[Opening Provided information section]

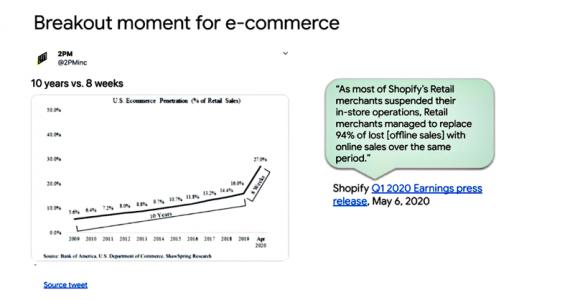 【図6】新型コロナにより普及が拡大したeコマース市場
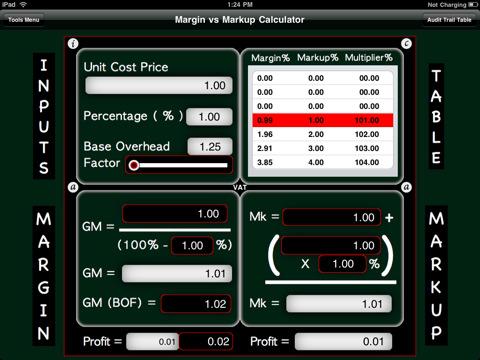 Foryou margin calculator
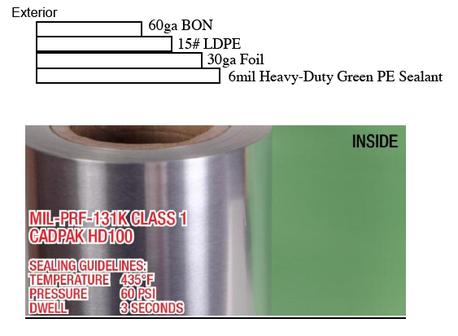 Mil-PRF-131k Class 1 7.9mil Green nylon foil milspec military barrier rollstock Mil-DTL-117 Type 1, Class E, Style 1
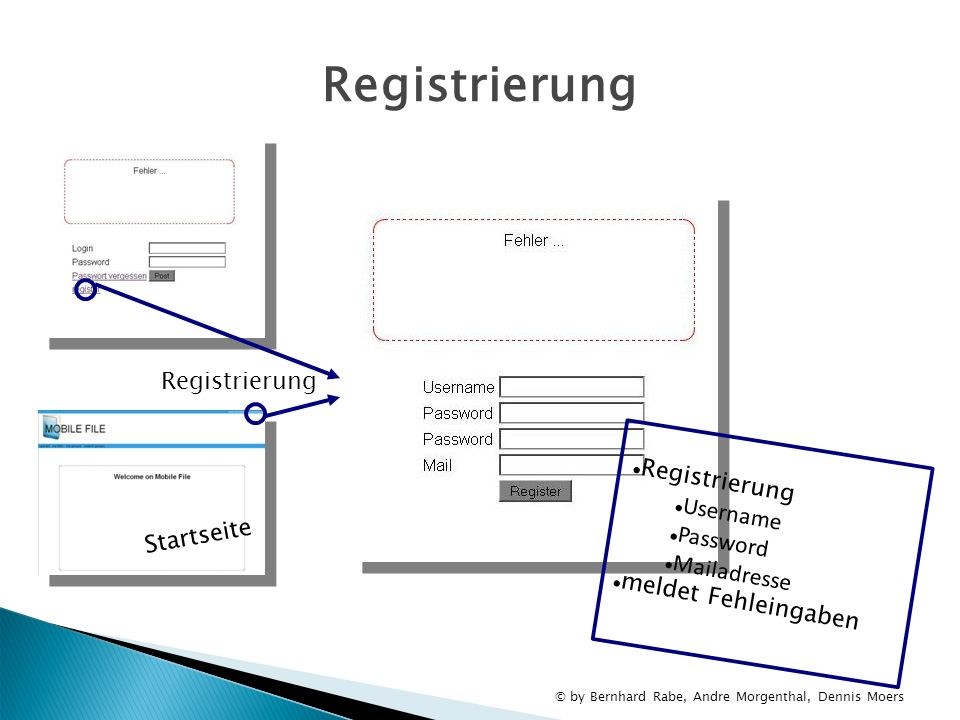 Registrierung Registrierung Registrierung Username Password
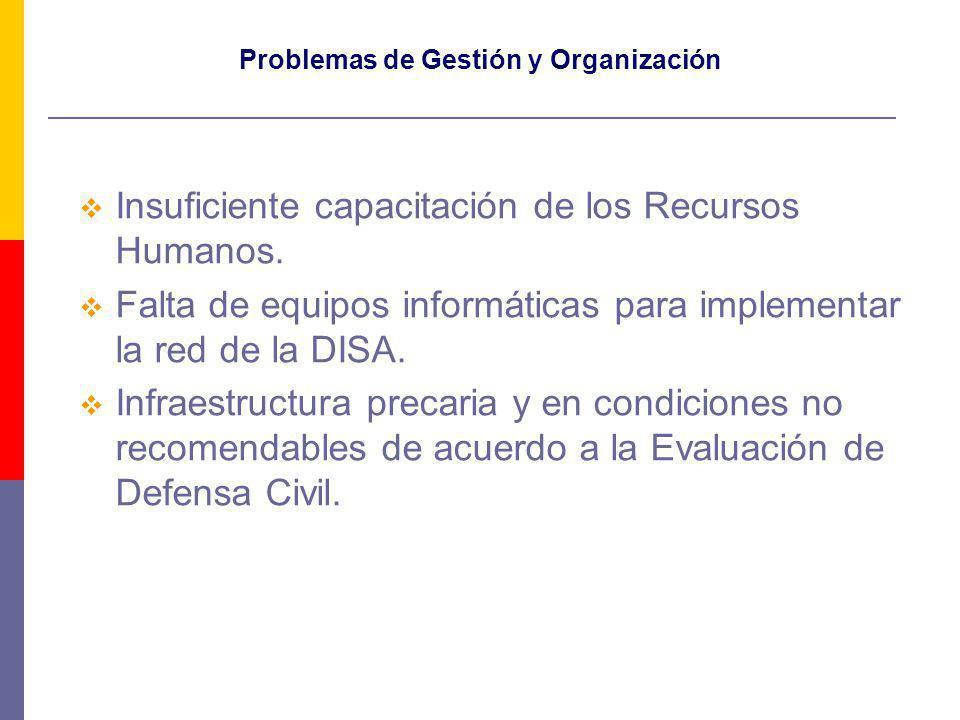 Problemas de Gestión y Organización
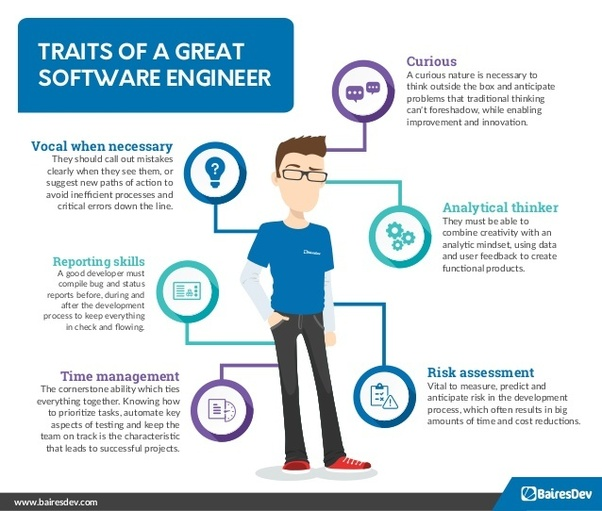 What Qualities Should A Software Engineer Have Quora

[Closing Provided information section]

## Problem
Transcribe the records verbatim, excluding pictures.

## Solution for this problem
 【図6】新型コロナにより普及が拡大したeコマース市場
 Foryou margin calculator
 Mil-PRF-131k Class 1 7.9mil Green nylon foil milspec military barrier rollstock Mil-DTL-117 Type 1, Class E, Style 1
 Registrierung Registrierung Registrierung Username Password
 Problemas de Gestión y Organización
 What Qualities Should A Software Engineer Have Quora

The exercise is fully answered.